Your Relationship Isn’t What You Think It Is
What is dating you really like for them?
Do you know what it’s like to be in a relationship with you? Have you ever even thought about it? Do you have any idea what dating you is like for the other person? None of us can read minds, of course, but do you know — in your heart of hearts — what dating you is like for the other person?
On 14th February 2020, my then-boyfriend ruined yet another meal. It was Valentine’s Day and since I was employed and he was not, I had offered to pay the bill — a treat on me. Half-way through one of the loveliest meals I’ve ever had in my life, out-of-nowhere he started berating me for sending him an article he disagreed with earlier in the week.
For ten minutes, I endured this mean-spirited tirade even though I couldn’t remember which article it was. He failed to produce it on his phone when I requested it and even he couldn’t remember exactly what it said. All he knew was, he had objected to me sending it to him.
It was then I knew our six month relationship was over. I realised in that moment that I would never be able to safely have a meal with this person again. I would always be a moment away from yet another one of his bad faith, unhinged rants about something I failed to do or something I had failed to be. I had paid around £250 to be humiliated in public on Valentine’s Day.
Never again.
Three days later I broke up with him. I had wanted to break free from him for months but each time he manipulated me back into the relationship. Instead of seperating from him, I usually ended up placating him and apologising for the wrongs I had supposedly done to him. In retrospect, the reason I had delayed breaking up with him for good was because deep down I knew how awful it would be.
And it was.
In my ex-boyfriend’s final diatribe he told me that I was so unrealistic and undesirable that I would inevitably have to use a sperm donor to become pregnant as no man would want to willingly marry and start a family with me. Charming! Oh, and that I would never find another man like him and regret the day I finished with him. Of course…
By the grace of God, I only hope that it is indeed true that I will never find anyone else like him. That relationship was a living, waking hell that I was clearly enmeshed in. I know he was trying to hurt me with the cheap parting shots but I have since wondered if he genuinely believed that I would regret the decision to break up with him.
Did he really believe I would be pining for him years later?
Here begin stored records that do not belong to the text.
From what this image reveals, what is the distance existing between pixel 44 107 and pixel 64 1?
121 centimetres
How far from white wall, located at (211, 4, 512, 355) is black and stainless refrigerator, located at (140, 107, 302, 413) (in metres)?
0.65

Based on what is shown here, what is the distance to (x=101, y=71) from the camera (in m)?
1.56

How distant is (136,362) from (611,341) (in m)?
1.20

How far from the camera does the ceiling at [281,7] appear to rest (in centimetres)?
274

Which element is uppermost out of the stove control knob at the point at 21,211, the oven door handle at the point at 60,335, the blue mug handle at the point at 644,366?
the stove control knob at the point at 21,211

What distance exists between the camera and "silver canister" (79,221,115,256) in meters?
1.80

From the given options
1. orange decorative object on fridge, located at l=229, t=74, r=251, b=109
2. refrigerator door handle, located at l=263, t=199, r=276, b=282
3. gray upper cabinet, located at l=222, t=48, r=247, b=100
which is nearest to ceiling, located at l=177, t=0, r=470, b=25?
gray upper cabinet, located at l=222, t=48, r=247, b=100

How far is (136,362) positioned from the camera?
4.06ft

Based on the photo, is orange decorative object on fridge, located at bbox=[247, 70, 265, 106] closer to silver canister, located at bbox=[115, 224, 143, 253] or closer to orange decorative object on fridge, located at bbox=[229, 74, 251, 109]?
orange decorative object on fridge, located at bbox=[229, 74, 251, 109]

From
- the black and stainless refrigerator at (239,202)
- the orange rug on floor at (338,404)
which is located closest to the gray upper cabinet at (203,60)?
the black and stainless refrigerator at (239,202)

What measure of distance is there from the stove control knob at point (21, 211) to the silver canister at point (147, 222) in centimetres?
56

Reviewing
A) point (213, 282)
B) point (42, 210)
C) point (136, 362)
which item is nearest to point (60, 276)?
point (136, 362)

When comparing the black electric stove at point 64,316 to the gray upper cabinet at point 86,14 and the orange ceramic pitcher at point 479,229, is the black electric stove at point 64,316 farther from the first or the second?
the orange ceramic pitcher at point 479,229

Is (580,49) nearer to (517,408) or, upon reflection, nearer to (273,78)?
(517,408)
It certainly sounded like it at the time. If that’s the case then he truly had no idea how that relationship was for me. Dating him was a nightmare, an ordeal I had to survive. I left that relationship feeling like I had fought a war. I’ve never hated a romantic relationship I’ve been in more than that one. He seemed so normal at first — and I was lonely — but he soon revealed himself to be manipulative and cruel.
All my attempts to part with him had been thwarted. I don’t know how he did it but he always managed to make me out to be the bad guy. Anyway. None of that mattered anymore. He was gone.
A feeling of relief washed over me as I hung up the phone on him for the last time. He’d blocked me off social media already. I never had to have him in my life again. Phew!
And yet, I often wonder if he, or any of my former boyfriends, have an accurate idea of what our relationship was like for me? One former boyfriend described me as ‘considerate’. I do feel like I treat men with a lot of consideration (certainly more than I have ever been treated in return…). I put a lot of time into thinking about what the experience of dating me is for the other person.
Up until recently, I thought that this was something everyone did. I no longer believe this. But even when it is true, do any of us truly know what our romantic relationships are like for the other person? Admit it. You probably have no idea.
I like to think that I’m a catch. A term that generally refers to someone who is both relatively good looking and possesses good credentials or anything else that would objectively make them a good partner to someone else — anyone else. But even when I’ve dated men who were equally good ‘on paper’, the actual experience of dating them varied wildly. Accurately evaluating one’s own relationship seems to be a rare skill. We can’t always rely on our partners or even ourselves to be perfect communicators.
What if you think your partner is lucky to have you but they find you barely tolerable and have been looking for a way to dump you for ages? Are you sure your partner is as happy with you as you are with them? Has it ever crossed your mind that you are both on a completely different page?
I bet you haven’t even thought about it — until just now.